#### [EXERCISE PROMPT]
Give back the whole listing exactly as it is written.
BEGIN GIVEN DATA
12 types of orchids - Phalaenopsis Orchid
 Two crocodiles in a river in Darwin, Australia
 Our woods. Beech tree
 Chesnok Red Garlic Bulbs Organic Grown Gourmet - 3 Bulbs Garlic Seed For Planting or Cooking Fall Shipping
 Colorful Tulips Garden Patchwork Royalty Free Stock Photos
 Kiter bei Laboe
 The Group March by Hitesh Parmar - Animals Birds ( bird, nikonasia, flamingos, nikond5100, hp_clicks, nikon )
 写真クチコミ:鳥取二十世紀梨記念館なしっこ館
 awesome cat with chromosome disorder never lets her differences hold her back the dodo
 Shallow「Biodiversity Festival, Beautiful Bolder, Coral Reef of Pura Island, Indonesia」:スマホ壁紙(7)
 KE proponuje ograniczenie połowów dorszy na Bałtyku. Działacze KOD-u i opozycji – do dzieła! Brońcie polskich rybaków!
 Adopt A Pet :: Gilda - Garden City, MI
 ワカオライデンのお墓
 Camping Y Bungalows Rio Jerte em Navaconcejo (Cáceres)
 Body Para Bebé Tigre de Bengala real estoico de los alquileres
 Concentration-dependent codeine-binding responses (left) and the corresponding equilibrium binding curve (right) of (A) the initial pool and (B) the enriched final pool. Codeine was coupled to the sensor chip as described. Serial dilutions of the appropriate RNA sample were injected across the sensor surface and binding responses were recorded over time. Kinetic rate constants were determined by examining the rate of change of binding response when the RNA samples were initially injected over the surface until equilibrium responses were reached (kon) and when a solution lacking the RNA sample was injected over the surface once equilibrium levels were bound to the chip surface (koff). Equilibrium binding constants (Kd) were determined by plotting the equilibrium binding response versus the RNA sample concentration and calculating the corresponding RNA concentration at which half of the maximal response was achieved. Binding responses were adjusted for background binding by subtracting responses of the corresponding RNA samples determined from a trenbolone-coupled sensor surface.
END GIVEN DATA
#### [RESPONSE BELOW]
12 types of orchids - Phalaenopsis Orchid
 Two crocodiles in a river in Darwin, Australia
 Our woods. Beech tree
 Chesnok Red Garlic Bulbs Organic Grown Gourmet - 3 Bulbs Garlic Seed For Planting or Cooking Fall Shipping
 Colorful Tulips Garden Patchwork Royalty Free Stock Photos
 Kiter bei Laboe
 The Group March by Hitesh Parmar - Animals Birds ( bird, nikonasia, flamingos, nikond5100, hp_clicks, nikon )
 写真クチコミ:鳥取二十世紀梨記念館なしっこ館
 awesome cat with chromosome disorder never lets her differences hold her back the dodo
 Shallow「Biodiversity Festival, Beautiful Bolder, Coral Reef of Pura Island, Indonesia」:スマホ壁紙(7)
 KE proponuje ograniczenie połowów dorszy na Bałtyku. Działacze KOD-u i opozycji – do dzieła! Brońcie polskich rybaków!
 Adopt A Pet :: Gilda - Garden City, MI
 ワカオライデンのお墓
 Camping Y Bungalows Rio Jerte em Navaconcejo (Cáceres)
 Body Para Bebé Tigre de Bengala real estoico de los alquileres
 Concentration-dependent codeine-binding responses (left) and the corresponding equilibrium binding curve (right) of (A) the initial pool and (B) the enriched final pool. Codeine was coupled to the sensor chip as described. Serial dilutions of the appropriate RNA sample were injected across the sensor surface and binding responses were recorded over time. Kinetic rate constants were determined by examining the rate of change of binding response when the RNA samples were initially injected over the surface until equilibrium responses were reached (kon) and when a solution lacking the RNA sample was injected over the surface once equilibrium levels were bound to the chip surface (koff). Equilibrium binding constants (Kd) were determined by plotting the equilibrium binding response versus the RNA sample concentration and calculating the corresponding RNA concentration at which half of the maximal response was achieved. Binding responses were adjusted for background binding by subtracting responses of the corresponding RNA samples determined from a trenbolone-coupled sensor surface.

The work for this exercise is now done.